The Apostasy
Page 31
“They’ll be gone,” Hattie said.
“And if we do nothing?” Cassandra asked.
“We’ll be safe, I’m certain of it,” Hattie said.
“That possibility,” said Cassandra, meaning abandonment of Jeremiah and Warren, “was never a consideration in Leland Graves’s plan, was it?”
Hattie shook her head. “Never.”
“I for one,” said Tom, “am willing to entertain suggestions.”
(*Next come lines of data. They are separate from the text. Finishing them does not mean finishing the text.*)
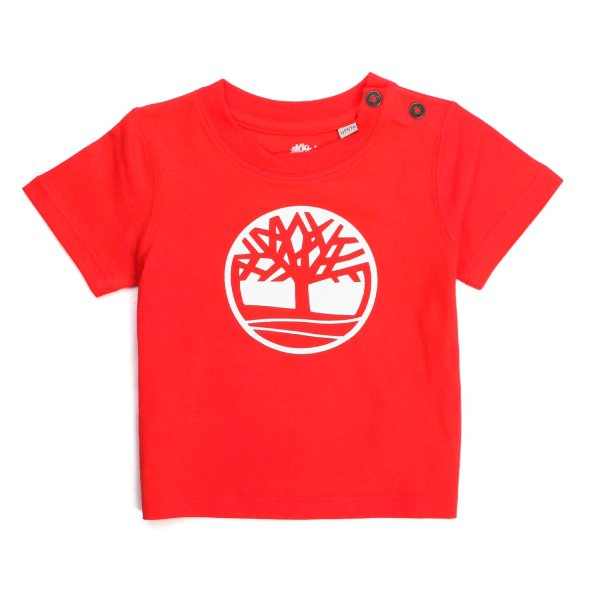 Timberland - RED LOGO T-SHIRT FOR BABY
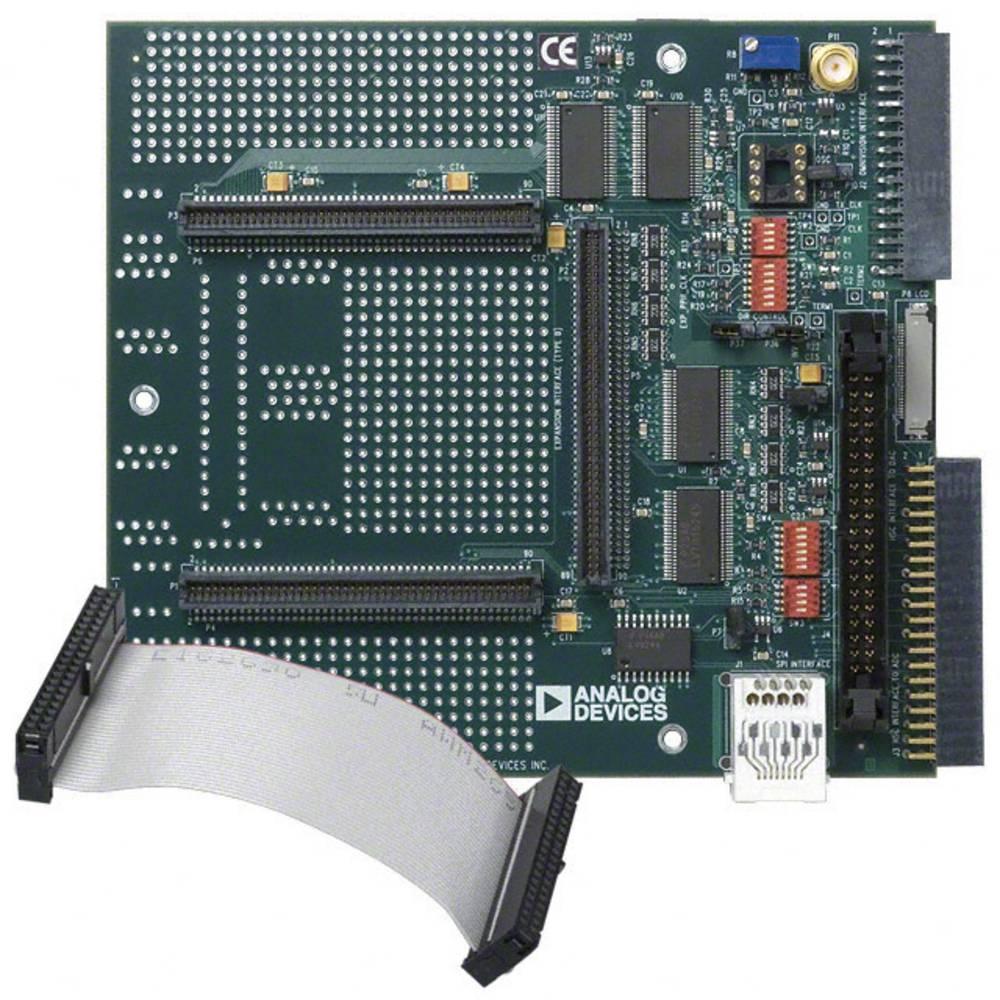 Razvojna ploča Analog Devices ADZS-BF-EZEXT-1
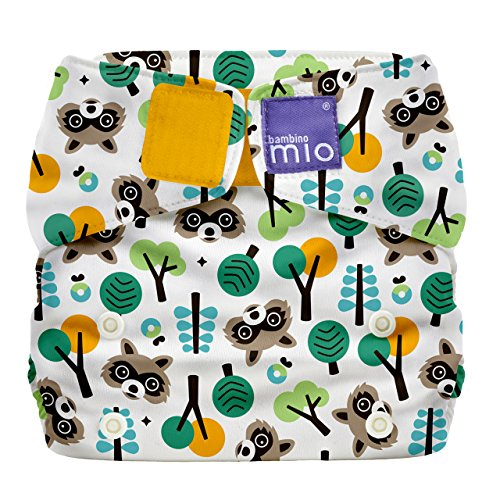 Bambino Mio, Miosolo All-in-One Cloth Diaper, OneSize, Raccoon Retreat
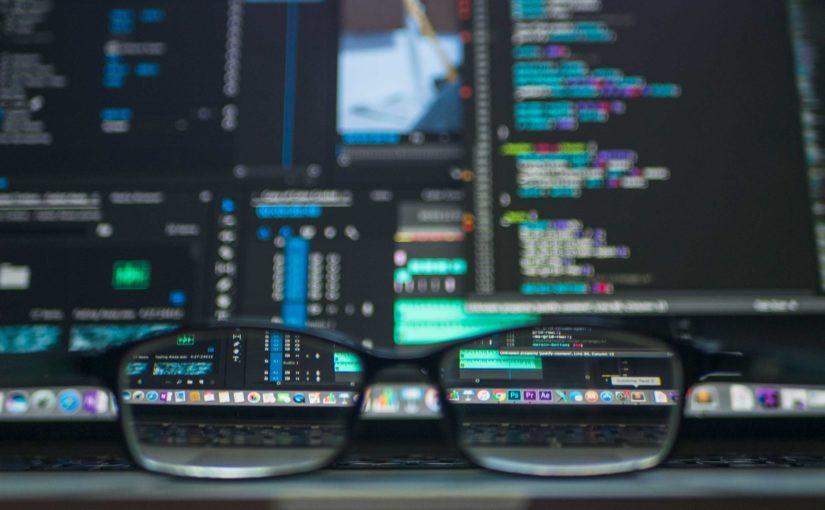 Calling APIs from Javascript/Node.js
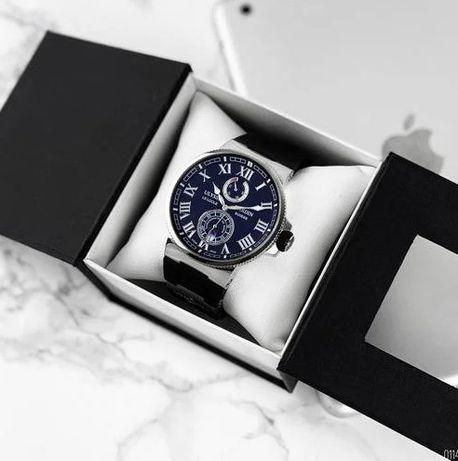 Профессиональные Механические часы Ulysse Nardin есть разные цвета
“We go out there,” said Cassandra.
“And stay together, hold hands if we need to,” added Hattie.
“We search for Leland Graves,” said Cassandra. “Close to the house at first, then we’ll go out further, he shouldn’t be hard to find.”
“I think I might know where he is,” said Tom.
Neither Cassandra nor Hattie questioned his statement.
“Then what?” asked Tom, but not as a challenge. He spoke with the urgency of a child at his parent’s bedside on Christmas morning.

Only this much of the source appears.